Портные всегда были привилегированным классом. Я даже помню, как во времена социализма, когда частный бизнес был запрещен, в подвальных помещениях только нашего района по вечерам светились окна нескольких портновских мастерских. Матери водили нас туда, чтобы снять мерку для костюма. Портной (лысый, словно с рождения, с остатками жидких волос на затылке, усатый, в круглых очочках и с нарукавниками, настоящий буржуазный тип) накидывал на меня ткань, чиркал по ней мелом два-три раза, а на второй и третьей примерке я видел, как ткань превращается в рукава и штанины, которые висели на моем тощем теле, соединенные булавками.

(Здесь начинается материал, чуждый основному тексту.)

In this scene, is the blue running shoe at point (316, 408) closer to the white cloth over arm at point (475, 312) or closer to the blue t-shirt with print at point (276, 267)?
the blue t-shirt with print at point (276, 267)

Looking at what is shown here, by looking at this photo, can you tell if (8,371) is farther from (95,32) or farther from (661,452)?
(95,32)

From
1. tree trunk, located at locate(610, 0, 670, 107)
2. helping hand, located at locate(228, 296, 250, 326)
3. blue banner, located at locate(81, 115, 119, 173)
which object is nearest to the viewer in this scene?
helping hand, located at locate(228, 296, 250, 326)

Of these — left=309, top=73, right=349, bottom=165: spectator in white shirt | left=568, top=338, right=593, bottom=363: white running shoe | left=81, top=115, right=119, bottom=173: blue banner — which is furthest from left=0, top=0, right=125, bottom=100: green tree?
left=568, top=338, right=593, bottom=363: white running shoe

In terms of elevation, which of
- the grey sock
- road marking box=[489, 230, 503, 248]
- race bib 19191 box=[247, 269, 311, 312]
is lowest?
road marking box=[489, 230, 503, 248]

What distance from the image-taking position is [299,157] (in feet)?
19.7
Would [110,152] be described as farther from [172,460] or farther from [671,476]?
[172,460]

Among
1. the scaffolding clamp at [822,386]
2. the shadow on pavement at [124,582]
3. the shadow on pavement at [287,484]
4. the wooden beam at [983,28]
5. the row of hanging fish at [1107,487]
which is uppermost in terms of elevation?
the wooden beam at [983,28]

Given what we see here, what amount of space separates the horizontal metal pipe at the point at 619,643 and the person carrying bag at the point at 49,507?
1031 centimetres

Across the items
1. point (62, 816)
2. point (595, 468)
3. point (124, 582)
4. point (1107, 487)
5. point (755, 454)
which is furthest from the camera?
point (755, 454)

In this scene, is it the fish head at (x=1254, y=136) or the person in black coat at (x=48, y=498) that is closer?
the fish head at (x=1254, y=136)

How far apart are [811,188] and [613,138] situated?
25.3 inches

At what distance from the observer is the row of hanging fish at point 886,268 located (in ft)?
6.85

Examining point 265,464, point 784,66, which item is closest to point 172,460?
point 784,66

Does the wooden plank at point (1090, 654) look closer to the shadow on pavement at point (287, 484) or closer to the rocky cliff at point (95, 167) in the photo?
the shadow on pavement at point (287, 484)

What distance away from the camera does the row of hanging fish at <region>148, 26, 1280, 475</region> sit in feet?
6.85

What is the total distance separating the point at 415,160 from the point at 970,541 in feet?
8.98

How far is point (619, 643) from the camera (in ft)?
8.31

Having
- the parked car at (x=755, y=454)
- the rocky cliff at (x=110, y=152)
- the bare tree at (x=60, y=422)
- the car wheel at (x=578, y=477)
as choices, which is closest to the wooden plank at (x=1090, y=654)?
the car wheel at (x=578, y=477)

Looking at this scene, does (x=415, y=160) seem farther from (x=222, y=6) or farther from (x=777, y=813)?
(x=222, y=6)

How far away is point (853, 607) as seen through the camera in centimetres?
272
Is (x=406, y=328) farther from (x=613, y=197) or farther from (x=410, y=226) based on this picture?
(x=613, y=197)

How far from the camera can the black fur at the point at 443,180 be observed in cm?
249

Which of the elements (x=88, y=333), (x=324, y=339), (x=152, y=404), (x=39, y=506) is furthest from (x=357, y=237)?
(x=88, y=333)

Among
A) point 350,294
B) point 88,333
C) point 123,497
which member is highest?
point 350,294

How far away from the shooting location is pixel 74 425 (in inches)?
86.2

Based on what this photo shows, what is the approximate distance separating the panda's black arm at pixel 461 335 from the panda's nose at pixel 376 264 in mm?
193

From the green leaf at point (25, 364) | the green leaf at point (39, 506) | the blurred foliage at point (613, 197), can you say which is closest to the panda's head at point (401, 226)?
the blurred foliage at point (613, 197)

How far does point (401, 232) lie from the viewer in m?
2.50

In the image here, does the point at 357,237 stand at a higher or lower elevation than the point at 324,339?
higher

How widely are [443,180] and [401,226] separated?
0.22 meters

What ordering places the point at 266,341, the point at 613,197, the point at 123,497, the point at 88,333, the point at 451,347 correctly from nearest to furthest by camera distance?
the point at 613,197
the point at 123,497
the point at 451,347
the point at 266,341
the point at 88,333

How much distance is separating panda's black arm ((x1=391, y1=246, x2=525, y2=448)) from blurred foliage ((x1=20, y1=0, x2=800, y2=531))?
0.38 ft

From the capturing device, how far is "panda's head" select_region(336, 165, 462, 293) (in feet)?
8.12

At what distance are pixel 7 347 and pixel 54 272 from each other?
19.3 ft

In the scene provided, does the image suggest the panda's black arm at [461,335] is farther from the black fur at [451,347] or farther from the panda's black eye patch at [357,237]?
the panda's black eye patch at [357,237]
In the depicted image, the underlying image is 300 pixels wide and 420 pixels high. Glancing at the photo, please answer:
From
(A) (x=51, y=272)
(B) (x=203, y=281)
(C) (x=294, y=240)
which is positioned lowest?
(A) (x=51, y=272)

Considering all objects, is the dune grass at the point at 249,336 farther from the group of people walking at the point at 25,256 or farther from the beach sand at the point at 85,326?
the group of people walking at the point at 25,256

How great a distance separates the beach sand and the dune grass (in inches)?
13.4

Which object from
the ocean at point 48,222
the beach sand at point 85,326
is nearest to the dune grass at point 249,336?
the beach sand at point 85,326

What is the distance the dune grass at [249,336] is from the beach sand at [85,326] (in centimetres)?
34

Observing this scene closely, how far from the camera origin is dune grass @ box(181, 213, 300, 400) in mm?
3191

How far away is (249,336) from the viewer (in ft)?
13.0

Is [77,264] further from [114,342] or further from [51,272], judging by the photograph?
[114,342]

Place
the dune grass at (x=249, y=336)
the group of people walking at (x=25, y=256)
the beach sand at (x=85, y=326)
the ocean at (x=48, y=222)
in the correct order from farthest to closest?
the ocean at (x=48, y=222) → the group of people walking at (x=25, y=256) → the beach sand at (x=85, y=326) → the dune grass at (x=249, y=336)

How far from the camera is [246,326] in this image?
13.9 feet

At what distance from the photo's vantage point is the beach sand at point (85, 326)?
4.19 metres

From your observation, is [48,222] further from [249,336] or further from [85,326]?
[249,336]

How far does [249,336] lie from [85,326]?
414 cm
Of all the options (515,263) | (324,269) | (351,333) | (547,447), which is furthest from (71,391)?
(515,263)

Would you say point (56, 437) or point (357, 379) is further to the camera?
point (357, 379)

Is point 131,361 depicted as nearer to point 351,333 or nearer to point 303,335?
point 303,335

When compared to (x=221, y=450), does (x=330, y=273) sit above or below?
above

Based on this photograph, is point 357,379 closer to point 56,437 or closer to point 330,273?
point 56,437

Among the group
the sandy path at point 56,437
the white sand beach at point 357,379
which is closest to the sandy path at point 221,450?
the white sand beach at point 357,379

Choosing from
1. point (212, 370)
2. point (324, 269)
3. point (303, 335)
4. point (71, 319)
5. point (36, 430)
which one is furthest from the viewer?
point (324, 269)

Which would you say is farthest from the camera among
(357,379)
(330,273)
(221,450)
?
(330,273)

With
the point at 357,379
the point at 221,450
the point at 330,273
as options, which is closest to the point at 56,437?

Я ужасно боялся этих булавок. «Ты словно Иисус на Кресте, — смеялся мастер, делал шаг назад, прищурившись, осматривал меня и говорил: — Ну-ка выпрямься, не горбись, каким прекрасным хлопцем станешь!»
Вот так мы и росли, потихоньку входя во взрослую жизнь. Но у меня навсегда осталось недоверие к портным с их буржуазностью, набожностью и острыми булавками.
Я снова увлекся, простите, но прошлое изобилует темными улочками, подвальными помещениями, коридорами и мастерскими. А также новыми подробностями относительно вещей, которые раньше считались неважными, но потом мы начинали понимать, что именно в этом неважном гнездилась и высиживала яйца птица прошлого.
Вот так без труда и по хорошей цене я приобрел оба костюма. Сначала надел соцкостюм. Их митинг начинался на час раньше другого. Социализму всегда были милее ранние пташки. Революции, перевороты, убийства обычно происходят спозаранку, до восхода солнца. Мы тоже вставали рано, еще затемно, правда не ради революции, а в школу. Невыспавшиеся и кислые, завтракали, слушая по радио передачу «Болгария: дела и документы» и детскую песенку «Радостно часы стучат, просыпайтесь, дети». Долгие годы мне слышалось: «Радостночасыстучат…»
В полвосьмого подхожу к подземному переходу у бывшего Дома партии — сборному пункту демонстрантов. Костюм мышино-серого цвета с чуть заметными полосками и карманами с клапанами сидел на мне мешковато. Но зато я был в галстуке — красном, ниже пупа и расширенным книзу. В качестве подарка к костюму я получил настоящий носовой платок — матерчатый, с синим кантом, а также небольшую расческу, которую кладут во внутренний карман. Должен признаться, они продумали каждую деталь. Мне пришло в голову, что, если они победят, придется возрождать производство носовых платков и карманных расчесок. И вообще всей дребедени тех времен. И слов, вышедших из употребления. С возвращением предметов возвращается и язык. Туфли начищены до блеска, темно-зеленые (непонятно почему) носки, наверно, взяты с какого-то армейского склада. На всякий случай в руках я держал кепку.